3. Jesus arising from the dead.
The Easter story where the formerly dead Jesus leaves a tomb is a parable. The underlying message is that love and hope go on, even in the darkest hour. Easter is about resurrection, not reanimation. It’s about restoring something that that was lost, not making a former corpse walk the Earth again. It was such a relief to me that I didn’t have to believe someone came back to life (zombie, anyone?) in order to call myself a Christian.
4. Sin is breaking God’s law.
Sin is not violation of some arcane rule in the Bible or some inference from a passage in the Bible. In PXnty, sin is any action that increases emotional and spiritual distance between a person and loving Creator. This model is beautiful to me, because it’s so personal, subjective, and immediate. It also a definition that works through the ages. I like believing in a God who isn’t a rules lawyer, who makes decrees about corner cases, such as whether a white lie is a real lie. A God who doesn’t micromanage our lives makes so much more sense to me, as does the emphasis on how I live my life and my relationship with God.

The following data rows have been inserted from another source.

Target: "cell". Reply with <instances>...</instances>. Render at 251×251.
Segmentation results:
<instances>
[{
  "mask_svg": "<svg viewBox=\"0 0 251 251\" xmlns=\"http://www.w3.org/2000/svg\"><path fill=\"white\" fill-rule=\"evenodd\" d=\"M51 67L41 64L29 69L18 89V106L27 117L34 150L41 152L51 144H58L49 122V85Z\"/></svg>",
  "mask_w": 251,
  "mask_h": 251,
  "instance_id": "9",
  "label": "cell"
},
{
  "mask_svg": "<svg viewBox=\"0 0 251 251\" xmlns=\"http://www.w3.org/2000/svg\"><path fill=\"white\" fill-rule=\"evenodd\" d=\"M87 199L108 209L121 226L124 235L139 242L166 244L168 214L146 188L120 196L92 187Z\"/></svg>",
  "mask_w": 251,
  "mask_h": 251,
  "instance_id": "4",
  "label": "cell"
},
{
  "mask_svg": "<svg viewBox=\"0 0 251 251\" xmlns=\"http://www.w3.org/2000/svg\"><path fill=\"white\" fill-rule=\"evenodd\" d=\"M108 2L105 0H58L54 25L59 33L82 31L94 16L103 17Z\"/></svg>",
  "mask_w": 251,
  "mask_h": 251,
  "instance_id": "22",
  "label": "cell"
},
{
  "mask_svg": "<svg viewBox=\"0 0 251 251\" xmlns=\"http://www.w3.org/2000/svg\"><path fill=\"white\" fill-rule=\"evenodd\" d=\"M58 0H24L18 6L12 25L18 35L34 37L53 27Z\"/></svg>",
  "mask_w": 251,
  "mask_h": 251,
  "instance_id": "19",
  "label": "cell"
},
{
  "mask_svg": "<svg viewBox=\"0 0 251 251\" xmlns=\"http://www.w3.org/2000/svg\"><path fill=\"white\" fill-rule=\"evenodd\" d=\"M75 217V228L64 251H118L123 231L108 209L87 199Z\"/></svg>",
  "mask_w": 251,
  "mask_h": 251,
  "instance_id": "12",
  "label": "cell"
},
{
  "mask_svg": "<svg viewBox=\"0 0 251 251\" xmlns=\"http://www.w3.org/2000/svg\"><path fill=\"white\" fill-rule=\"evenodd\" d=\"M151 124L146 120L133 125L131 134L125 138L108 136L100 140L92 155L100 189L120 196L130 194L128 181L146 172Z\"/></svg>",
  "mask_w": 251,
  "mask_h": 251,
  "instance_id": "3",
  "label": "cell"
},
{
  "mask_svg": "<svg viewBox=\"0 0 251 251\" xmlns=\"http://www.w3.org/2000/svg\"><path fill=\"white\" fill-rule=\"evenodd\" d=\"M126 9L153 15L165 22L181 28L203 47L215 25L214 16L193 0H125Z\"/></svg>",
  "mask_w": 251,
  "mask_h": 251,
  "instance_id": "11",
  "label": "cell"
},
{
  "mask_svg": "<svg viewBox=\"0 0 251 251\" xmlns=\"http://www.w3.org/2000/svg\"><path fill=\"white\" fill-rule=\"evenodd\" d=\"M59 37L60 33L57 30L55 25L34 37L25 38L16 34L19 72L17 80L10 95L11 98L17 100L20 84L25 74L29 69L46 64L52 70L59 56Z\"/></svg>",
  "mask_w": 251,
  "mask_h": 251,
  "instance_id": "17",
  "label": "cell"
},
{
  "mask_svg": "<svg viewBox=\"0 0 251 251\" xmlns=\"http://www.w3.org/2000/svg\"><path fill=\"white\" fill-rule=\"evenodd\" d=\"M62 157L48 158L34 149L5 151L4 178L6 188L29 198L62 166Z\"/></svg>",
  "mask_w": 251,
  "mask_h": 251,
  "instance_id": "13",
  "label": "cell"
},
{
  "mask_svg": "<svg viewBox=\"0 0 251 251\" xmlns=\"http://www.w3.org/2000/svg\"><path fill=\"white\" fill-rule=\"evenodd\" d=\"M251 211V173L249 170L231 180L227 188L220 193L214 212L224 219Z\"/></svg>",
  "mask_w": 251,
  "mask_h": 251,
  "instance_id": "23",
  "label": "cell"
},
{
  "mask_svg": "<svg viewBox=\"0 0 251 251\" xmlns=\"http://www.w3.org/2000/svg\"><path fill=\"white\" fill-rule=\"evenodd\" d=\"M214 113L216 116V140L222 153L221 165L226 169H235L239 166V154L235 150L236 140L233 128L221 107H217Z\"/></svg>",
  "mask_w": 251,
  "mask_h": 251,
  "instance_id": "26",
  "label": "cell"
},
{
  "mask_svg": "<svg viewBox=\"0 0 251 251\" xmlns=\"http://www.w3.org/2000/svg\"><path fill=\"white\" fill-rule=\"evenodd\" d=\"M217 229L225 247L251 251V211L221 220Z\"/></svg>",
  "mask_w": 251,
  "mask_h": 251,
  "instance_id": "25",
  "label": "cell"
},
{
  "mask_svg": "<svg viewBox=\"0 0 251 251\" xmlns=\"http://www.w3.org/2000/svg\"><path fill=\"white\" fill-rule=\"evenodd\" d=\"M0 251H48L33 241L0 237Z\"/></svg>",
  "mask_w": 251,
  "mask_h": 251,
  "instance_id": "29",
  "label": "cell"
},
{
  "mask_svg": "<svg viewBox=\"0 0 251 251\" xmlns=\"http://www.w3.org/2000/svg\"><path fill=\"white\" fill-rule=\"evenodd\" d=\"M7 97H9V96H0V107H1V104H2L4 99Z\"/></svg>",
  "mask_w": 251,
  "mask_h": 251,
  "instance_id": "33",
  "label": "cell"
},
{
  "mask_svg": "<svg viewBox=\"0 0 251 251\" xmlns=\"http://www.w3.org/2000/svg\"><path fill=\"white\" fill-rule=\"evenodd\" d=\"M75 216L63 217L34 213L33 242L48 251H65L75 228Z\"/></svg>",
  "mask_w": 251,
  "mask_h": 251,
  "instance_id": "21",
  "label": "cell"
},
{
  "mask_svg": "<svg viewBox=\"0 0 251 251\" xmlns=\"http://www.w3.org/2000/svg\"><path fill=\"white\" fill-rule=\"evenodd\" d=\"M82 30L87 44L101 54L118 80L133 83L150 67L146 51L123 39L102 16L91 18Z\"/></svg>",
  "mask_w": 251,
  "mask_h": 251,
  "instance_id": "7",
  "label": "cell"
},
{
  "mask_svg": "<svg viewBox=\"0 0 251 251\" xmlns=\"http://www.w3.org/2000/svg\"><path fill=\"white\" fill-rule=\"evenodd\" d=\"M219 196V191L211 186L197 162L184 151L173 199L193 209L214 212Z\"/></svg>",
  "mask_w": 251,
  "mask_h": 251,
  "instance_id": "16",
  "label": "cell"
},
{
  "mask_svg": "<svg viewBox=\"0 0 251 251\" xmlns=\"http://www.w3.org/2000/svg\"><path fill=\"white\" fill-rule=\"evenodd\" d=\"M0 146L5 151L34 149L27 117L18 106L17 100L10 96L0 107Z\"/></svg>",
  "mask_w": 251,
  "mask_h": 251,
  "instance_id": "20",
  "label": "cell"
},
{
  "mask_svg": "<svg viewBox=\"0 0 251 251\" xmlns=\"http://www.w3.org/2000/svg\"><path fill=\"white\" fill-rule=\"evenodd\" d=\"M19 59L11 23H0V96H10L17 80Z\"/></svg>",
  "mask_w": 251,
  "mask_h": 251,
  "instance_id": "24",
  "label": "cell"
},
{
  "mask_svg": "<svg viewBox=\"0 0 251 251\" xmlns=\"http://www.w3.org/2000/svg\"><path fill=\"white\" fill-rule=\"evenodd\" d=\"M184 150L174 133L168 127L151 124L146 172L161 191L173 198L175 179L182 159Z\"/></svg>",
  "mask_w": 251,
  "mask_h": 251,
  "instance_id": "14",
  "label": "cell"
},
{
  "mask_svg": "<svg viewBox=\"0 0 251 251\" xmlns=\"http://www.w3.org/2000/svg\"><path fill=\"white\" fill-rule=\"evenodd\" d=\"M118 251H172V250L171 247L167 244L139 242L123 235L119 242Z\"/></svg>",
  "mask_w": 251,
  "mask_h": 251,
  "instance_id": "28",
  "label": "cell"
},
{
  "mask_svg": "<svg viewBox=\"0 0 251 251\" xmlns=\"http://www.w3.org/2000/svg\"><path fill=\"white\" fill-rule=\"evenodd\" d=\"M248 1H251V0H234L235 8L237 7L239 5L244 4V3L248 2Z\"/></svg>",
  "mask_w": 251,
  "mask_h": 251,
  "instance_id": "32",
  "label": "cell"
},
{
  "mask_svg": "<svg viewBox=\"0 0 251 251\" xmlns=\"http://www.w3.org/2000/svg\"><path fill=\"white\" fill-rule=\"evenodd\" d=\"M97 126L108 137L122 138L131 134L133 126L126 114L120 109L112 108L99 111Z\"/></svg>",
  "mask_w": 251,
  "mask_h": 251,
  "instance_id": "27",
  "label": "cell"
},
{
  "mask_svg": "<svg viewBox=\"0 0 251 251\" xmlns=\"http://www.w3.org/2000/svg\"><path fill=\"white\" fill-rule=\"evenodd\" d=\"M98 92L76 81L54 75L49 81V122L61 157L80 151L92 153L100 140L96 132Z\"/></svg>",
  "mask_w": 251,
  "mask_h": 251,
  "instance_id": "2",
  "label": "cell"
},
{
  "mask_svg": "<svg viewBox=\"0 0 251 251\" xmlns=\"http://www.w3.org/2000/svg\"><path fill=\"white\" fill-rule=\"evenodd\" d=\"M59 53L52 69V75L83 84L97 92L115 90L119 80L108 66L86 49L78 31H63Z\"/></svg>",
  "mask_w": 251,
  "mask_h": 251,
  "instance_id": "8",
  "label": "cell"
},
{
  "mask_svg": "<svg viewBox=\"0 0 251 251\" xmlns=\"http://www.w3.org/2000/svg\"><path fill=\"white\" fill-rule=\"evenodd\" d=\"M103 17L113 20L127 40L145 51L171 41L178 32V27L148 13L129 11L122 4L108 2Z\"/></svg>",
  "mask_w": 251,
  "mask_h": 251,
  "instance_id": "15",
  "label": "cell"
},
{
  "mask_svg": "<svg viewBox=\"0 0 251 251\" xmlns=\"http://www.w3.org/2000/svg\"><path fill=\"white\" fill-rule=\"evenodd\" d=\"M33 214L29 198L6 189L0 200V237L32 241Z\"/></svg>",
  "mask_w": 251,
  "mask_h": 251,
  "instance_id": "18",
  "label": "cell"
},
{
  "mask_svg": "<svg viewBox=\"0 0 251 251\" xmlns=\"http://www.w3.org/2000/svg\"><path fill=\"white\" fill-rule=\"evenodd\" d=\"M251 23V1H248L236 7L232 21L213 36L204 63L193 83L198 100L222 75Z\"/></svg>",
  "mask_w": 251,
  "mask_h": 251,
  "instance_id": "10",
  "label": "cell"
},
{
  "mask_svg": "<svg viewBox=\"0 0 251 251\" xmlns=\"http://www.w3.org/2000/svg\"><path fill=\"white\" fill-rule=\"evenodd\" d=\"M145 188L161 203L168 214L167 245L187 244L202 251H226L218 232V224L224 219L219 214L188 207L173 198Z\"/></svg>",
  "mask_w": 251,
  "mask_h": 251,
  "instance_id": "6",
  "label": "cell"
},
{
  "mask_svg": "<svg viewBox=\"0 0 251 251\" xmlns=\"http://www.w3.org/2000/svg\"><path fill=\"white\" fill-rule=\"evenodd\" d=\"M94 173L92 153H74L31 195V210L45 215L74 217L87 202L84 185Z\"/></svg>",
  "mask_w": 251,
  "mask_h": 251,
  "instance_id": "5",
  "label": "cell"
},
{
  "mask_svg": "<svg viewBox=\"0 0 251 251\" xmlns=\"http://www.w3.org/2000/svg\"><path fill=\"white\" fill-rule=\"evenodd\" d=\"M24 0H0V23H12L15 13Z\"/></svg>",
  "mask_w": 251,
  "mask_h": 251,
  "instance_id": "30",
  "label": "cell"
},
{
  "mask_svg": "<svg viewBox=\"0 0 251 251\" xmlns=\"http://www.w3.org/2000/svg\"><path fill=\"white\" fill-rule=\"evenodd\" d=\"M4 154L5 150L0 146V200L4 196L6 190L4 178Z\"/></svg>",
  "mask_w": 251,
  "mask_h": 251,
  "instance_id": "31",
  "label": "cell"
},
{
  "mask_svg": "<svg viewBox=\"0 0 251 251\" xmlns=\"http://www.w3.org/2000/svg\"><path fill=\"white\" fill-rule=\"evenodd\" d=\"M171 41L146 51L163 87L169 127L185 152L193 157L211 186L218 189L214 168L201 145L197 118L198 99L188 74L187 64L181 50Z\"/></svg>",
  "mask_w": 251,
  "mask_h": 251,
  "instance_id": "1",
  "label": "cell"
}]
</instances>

5. Hell is where sinners are sent after we die.
If sin is an action that increases distance between a person and God, then heaven and hell are not where people go in the afterlife, but consequences of how we live in this life. Someone who commits a lot of sins will have a uncomfortable consequences to deal with, such as damaged relationships, guilt, sadness, etc. All these negative emotions are hell in and of themselves. They don’t require further condemnation from others. By the same token, heaven on Earth is not just an abstract concept, but a specific state. In the absence of sin, we can be perfectly loving, perfectly compassionate, perfectly courageous, and perfectly just.
A God who would create a place where people are sent to be tortured forever after they die is a monster, in my book. Eternity is a long time. It’s an even longer time to be boiling, freezing, whipping, or starving someone who was alive for at most a little over a hundred years. I refuse to believe in a God who uses more advanced interrogation techniques than the CIA.